▶ [Desafios]:
A) Reproduza fielmente os registros a partir do início e até a linha que contém "pothole [877, 837, 1039, 941]", incluindo ambas as extremidades. Omita as imagens na resposta.
B) Prossiga com o texto sobre a crise no setor imobiliário chinês a partir do ponto em que ele termina.

▶ [Trecho]:
★ ★ ★ ★ ★ ★ ★

Furo na bolha imobiliária chinesa pode se espalhar pelo mundo, aponta Fed
Há apenas algumas semanas, analistas de Wall Street e bancos centrais foram rápidos em assegurar investidores que um colapso da China Evergrande não seria um “momento Lehman”. Reguladores em Pequim disseram que a crise seria “contida”.
Agora que a onda vendedora de títulos se espalhou por todo o setor imobiliário da China e além, cresce a preocupação com o potencial risco para o sistema financeiro global.
O Federal Reserve deixou essa correlação explícita em relatório na segunda-feira, alertando que o que acontece no setor imobiliário da China pode impactar os mercados financeiros e ameaçar o crescimento econômico mundial.
Destacando os riscos de um potencial contágio, a Autoridade Monetária de Hong Kong pediu aos bancos que divulguem sua exposição ao mercado imobiliário chinês, segundo informações da mídia local.
No centro da derrocada do mercado de títulos está a preocupação de que incorporadoras possam ter muito mais dívida do que o divulgado em seus balanços. Algumas empresas não têm conseguido pagar a dívida pública e oculta, apesar de aparentemente terem capital suficiente.
Para piorar, os crescentes custos de financiamento têm dificultado a rolagem de dívidas por incorporadoras, o que efetivamente exclui o setor do mercado de títulos em dólar. As dez maiores incorporadoras da China em vendas têm dívidas combinadas de US$ 1,65 trilhão.
“A China parece estar realizando testes de estresse no sistema financeiro”, disse Larry Hu, chefe de economia da China no Macquarie Group.
“Somente sob estresse é possível saber quanta dívida existe fora do balanço patrimonial e quanta pressão o sistema é capaz de suportar. Mas o perigo é que a China decida desacelerar tarde demais.”

★ ★ ★ ★ ★ ★ ★

Trecho de um conjunto de dados:

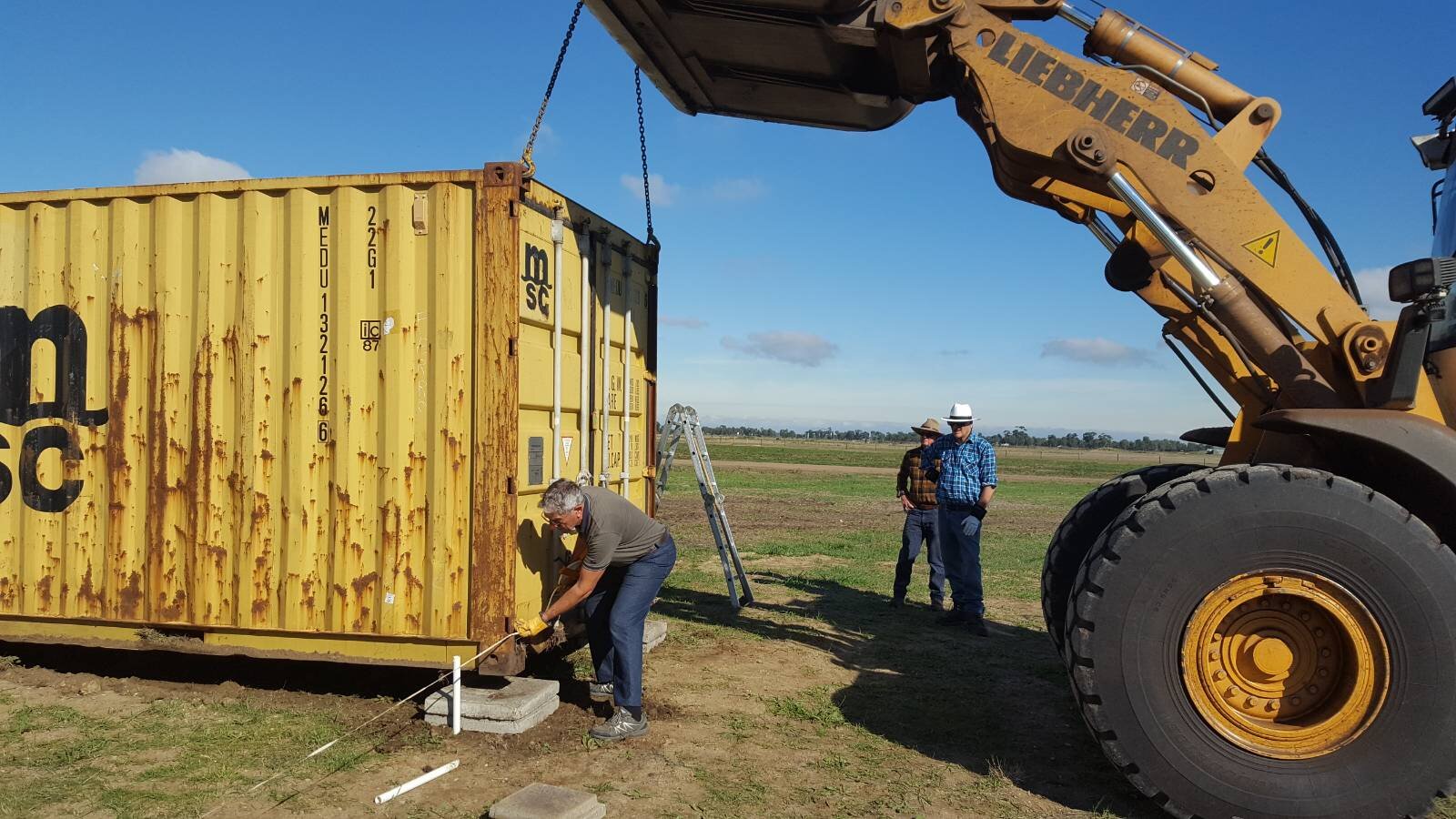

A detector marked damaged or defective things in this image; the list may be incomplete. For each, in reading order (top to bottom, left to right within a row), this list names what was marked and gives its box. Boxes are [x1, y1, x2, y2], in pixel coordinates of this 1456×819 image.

rusty container side [0, 171, 483, 664]
rusty container side [506, 175, 655, 621]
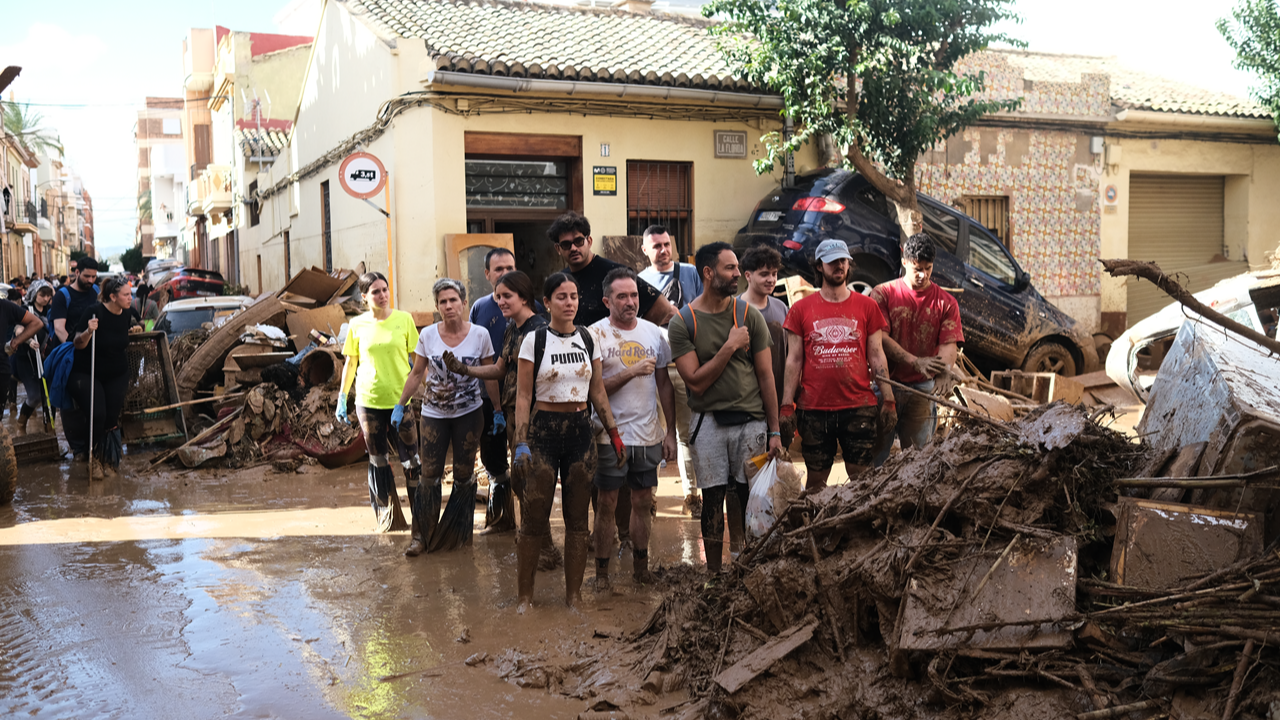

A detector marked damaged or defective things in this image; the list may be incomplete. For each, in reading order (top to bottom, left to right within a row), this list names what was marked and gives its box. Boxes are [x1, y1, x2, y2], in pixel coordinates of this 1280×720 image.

wrecked black car [732, 167, 1100, 376]
broken wooden plank [716, 614, 814, 691]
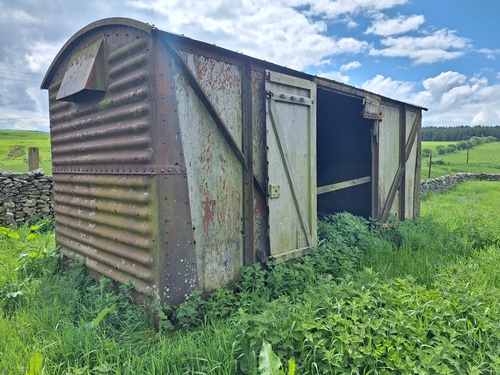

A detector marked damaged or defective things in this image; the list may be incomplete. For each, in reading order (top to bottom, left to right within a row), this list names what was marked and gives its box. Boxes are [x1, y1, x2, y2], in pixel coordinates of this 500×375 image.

rusted metal edge [41, 18, 152, 90]
rusted metal edge [161, 38, 247, 170]
rusted metal panel [172, 58, 244, 292]
rusty railway wagon [42, 18, 426, 306]
rusted metal edge [268, 98, 310, 248]
rusted metal panel [266, 70, 316, 258]
rusted metal panel [376, 104, 400, 219]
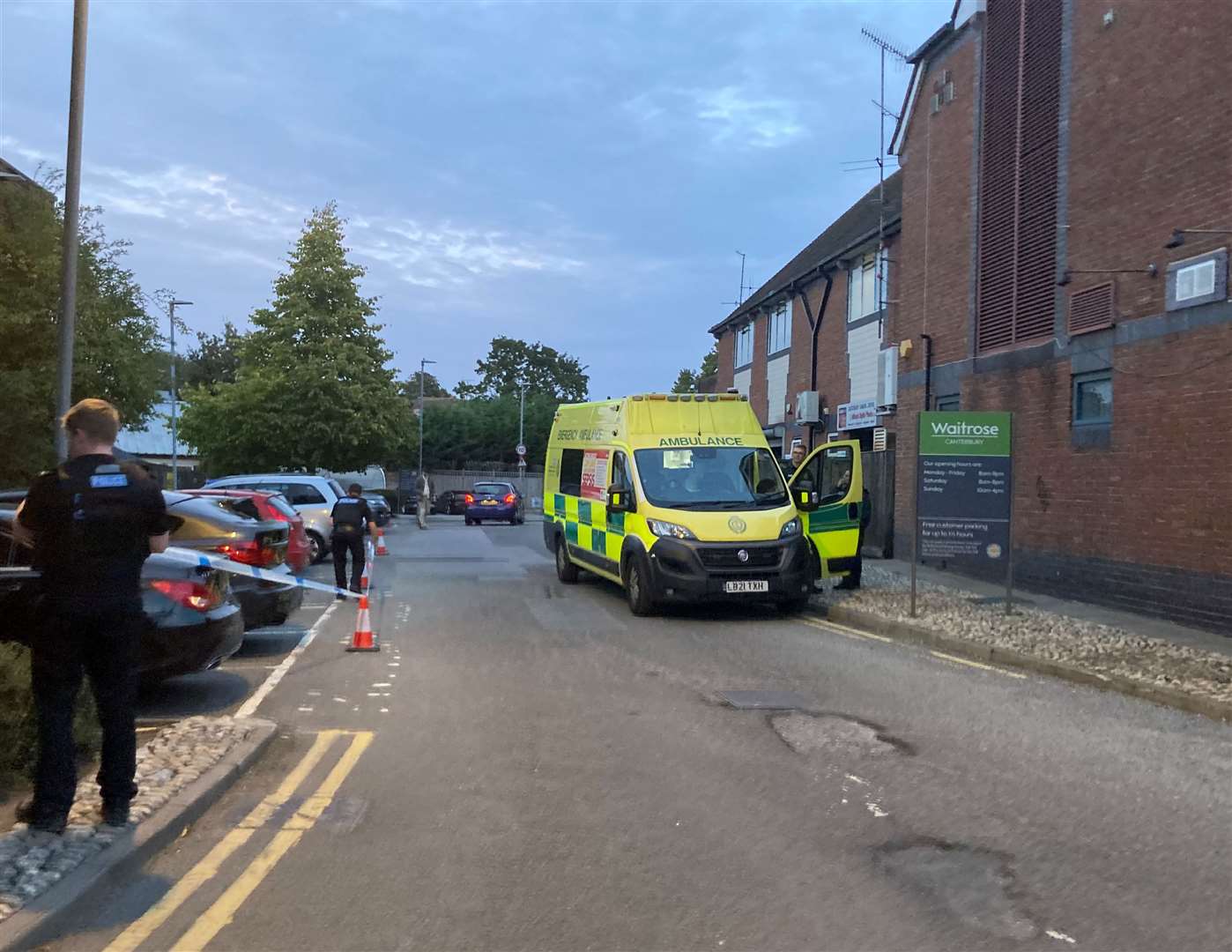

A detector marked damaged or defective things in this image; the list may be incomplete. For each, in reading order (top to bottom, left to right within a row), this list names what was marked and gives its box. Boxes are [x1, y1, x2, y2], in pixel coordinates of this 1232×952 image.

pothole [768, 714, 906, 758]
pothole [877, 837, 1039, 941]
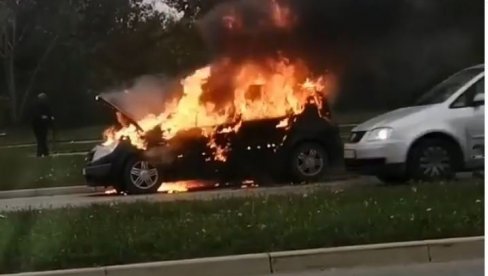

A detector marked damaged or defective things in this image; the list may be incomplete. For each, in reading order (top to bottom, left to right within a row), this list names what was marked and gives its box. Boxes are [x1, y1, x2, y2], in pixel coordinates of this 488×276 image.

charred car body [83, 74, 344, 194]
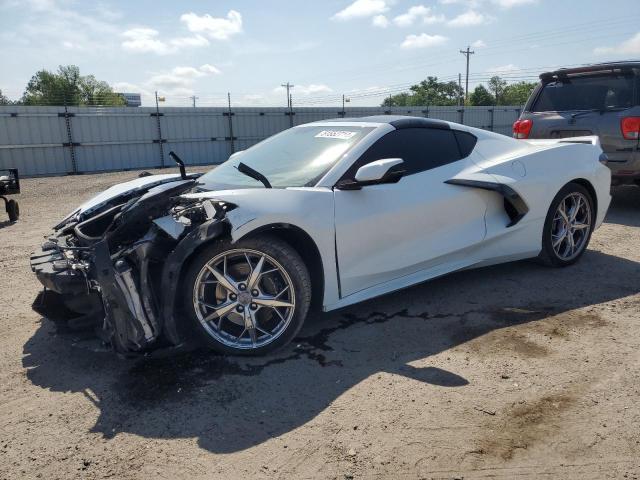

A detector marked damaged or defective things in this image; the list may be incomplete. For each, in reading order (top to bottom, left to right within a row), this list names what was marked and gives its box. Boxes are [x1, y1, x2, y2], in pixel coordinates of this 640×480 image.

damaged front end [30, 176, 235, 356]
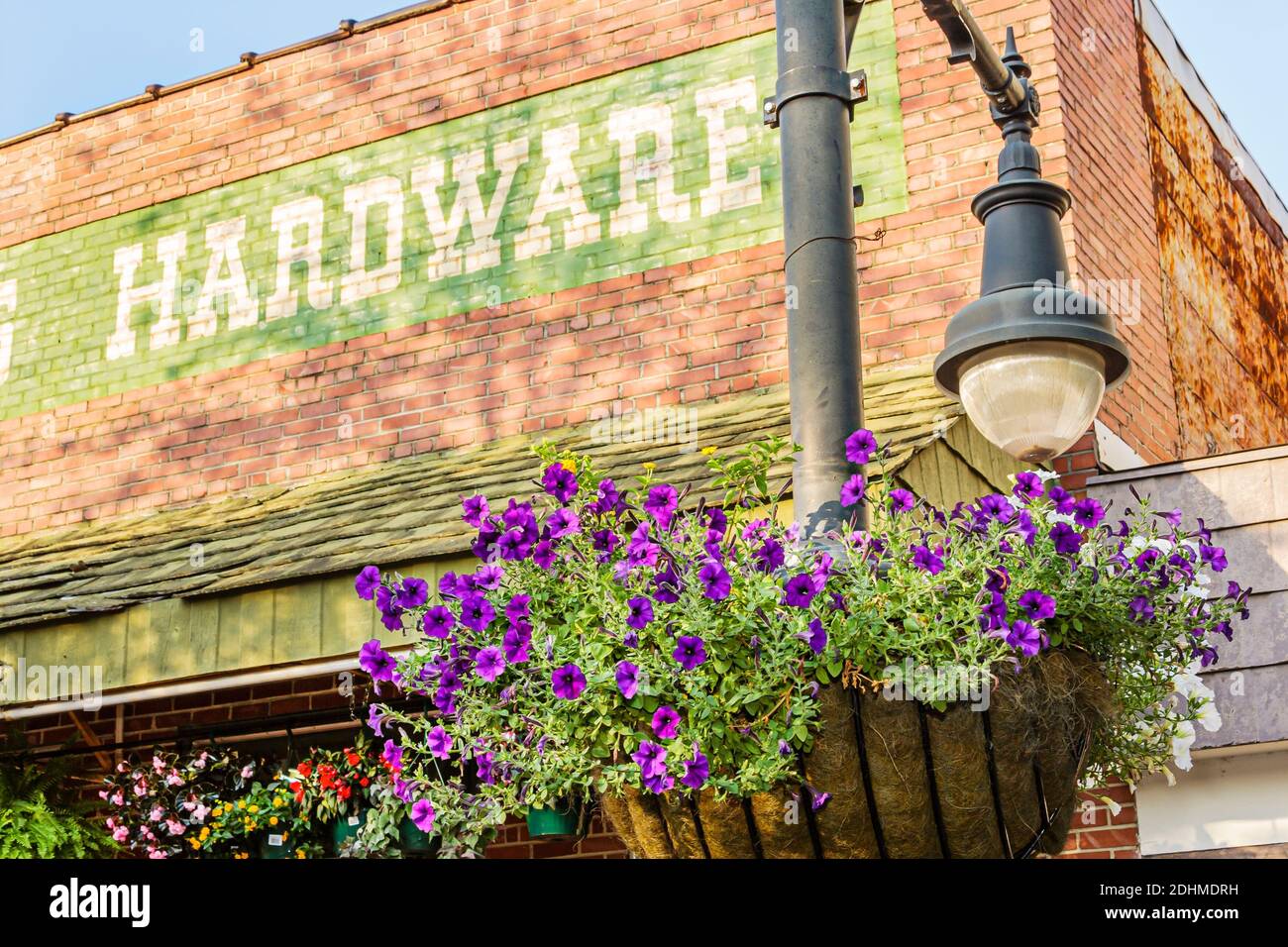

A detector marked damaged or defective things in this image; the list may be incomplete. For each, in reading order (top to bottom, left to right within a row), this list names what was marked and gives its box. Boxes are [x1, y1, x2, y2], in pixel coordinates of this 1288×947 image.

rusted metal panel [1138, 39, 1288, 461]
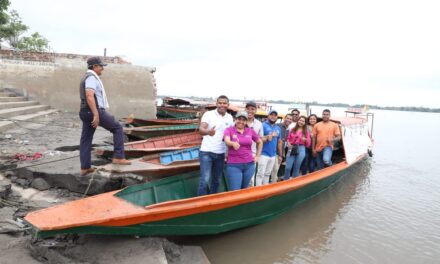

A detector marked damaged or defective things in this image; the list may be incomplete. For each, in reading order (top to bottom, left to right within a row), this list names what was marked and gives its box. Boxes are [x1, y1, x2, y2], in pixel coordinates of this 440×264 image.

broken concrete wall [0, 50, 157, 118]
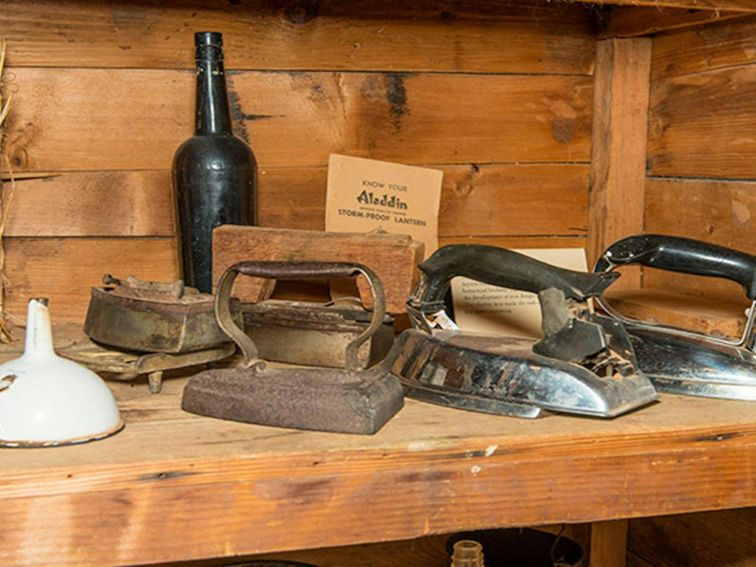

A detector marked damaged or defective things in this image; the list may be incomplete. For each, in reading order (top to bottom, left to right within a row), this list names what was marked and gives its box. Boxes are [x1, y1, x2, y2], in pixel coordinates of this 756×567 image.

★ ★ ★ ★ ★ ★ ★

▶ [Respostas dos exercícios]:
A)
A detector marked damaged or defective things in this image; the list may be incomplete. For each, in reading order (top to bottom, left to right within a row), this list names what was marked and gives its box. Boxes are [x1, y1, x2, y2], in pixel coordinates of this 1456×819 image.

rusty container side [0, 171, 483, 664]
rusty container side [506, 175, 655, 621]

A detector marked damaged or defective things in this image; the list may be incomplete. For each, in reading order (top to bottom, left to right within a row), this list names what was marked and gives its box. Boxes are [x1, y1, x2, y2], in pixel coordinates of this 1280×720 image.

wrecked black car [732, 167, 1100, 376]
broken wooden plank [716, 614, 814, 691]

A detector marked damaged or defective things in this image; the list may be incomplete. For each, in reading order (top to bottom, left to right within a row), this list names what was marked and gives its box. Boxes are [x1, y1, x2, y2], in pixel coordinates of this 500×375 image.

rusted metal edge [41, 18, 152, 90]
rusted metal edge [161, 38, 247, 170]
rusted metal panel [172, 58, 244, 292]
rusty railway wagon [42, 18, 426, 306]
rusted metal edge [268, 98, 310, 248]
rusted metal panel [266, 70, 316, 258]
rusted metal panel [376, 104, 400, 219]

A detector marked damaged or defective things in this image; the list may be incomplete. For each, in reading order (top to bottom, left to right within a row), this list names what was marked and gives its box. Boxes are [x1, y1, x2, y2], in pixel coordinates of this 1232×952 image.

pothole [768, 714, 906, 758]
pothole [877, 837, 1039, 941]

B)
A crise de caixa piora a cada dia. O rendimento de um índice da Bloomberg de títulos em dólar com grau especulativo chineses – dominado por empresas do setor imobiliário – subiu para 24%.
A nota de crédito da Kaisa Group, que na semana passada não efetuou o pagamento de produtos de gestão de patrimônio, foi rebaixada ainda mais na chamada categoria junk pela Fitch Ratings na terça-feira.
A sangria atingiu emissores com melhor classificação de crédito, como a Country Garden, e nem os títulos de uma estatal chinesa escaparam da queda. Na terça-feira, os spreads de títulos com grau de investimento do país em relação aos Treasuries mostravam a maior diferença desde abril.
O mercado acionário não saiu ileso. O índice de incorporadoras chinesas da Bloomberg está no nível mais baixo em mais de quatro anos, depois de registrar baixa de 33% em 2021.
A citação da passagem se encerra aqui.